Only the lines from the one containing "Back pleated blouse" through the last line of the data below belong in your answer, copied exactly and without pictures.

— SUPPLIED MATERIAL —
|---|

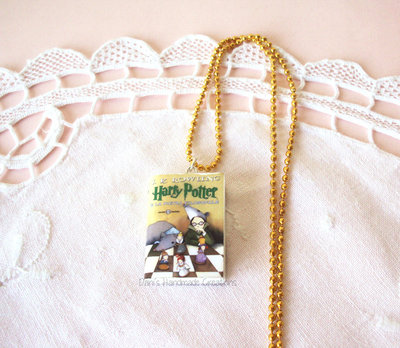 Collana libro di Harry Potter in fimo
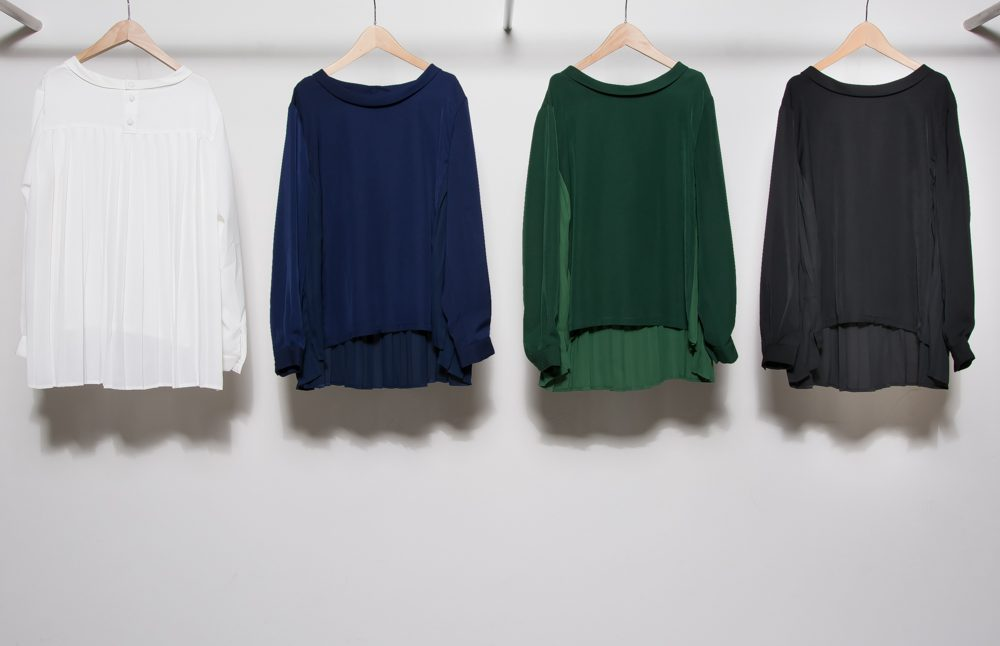 Back pleated blouse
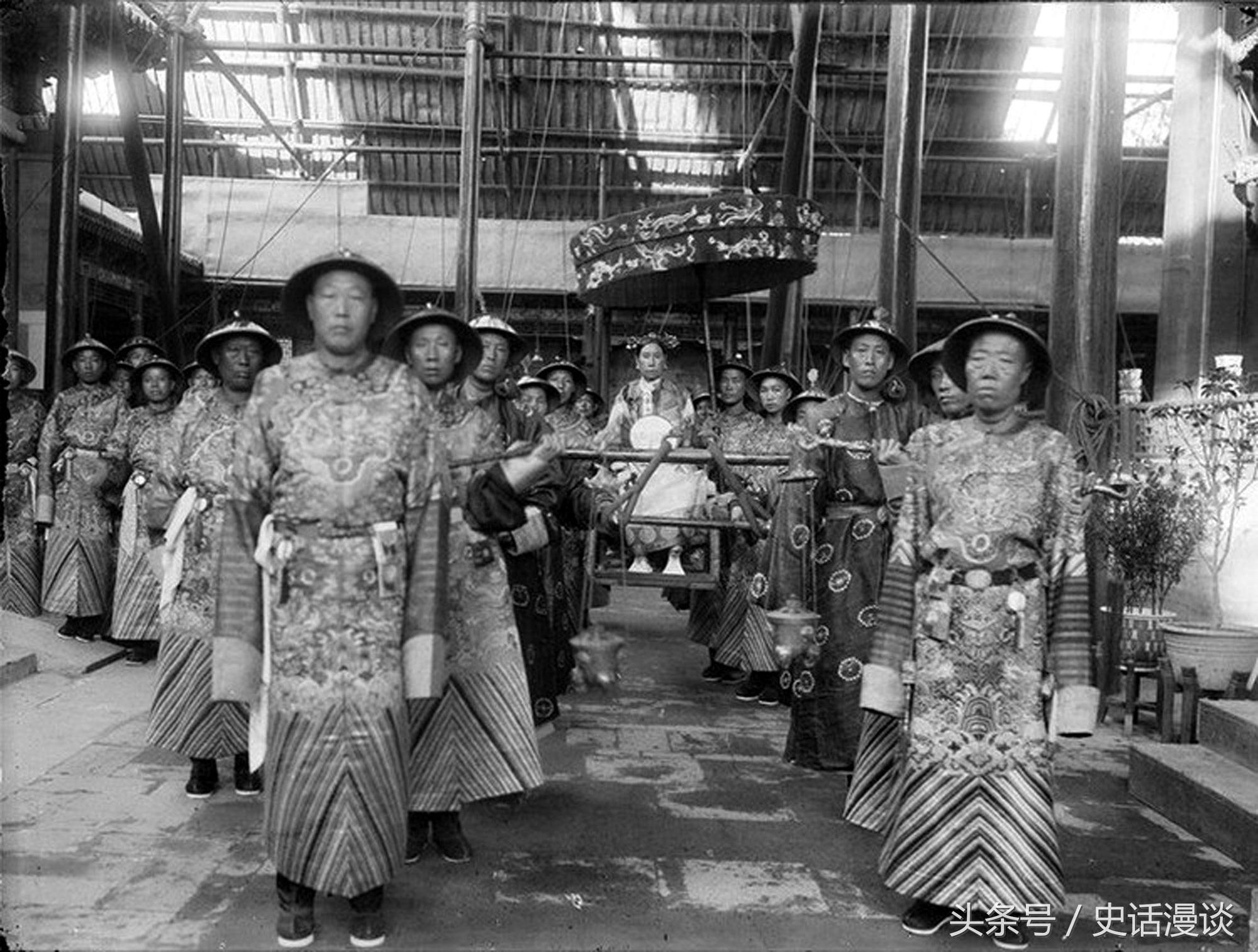 Cả đời tận tụy, thái giám Trung Quốc vẫn nhận cái kết hẩm hiu - Ảnh 3.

|---|

— RESPONSE AREA —
 Back pleated blouse
 Cả đời tận tụy, thái giám Trung Quốc vẫn nhận cái kết hẩm hiu - Ảnh 3.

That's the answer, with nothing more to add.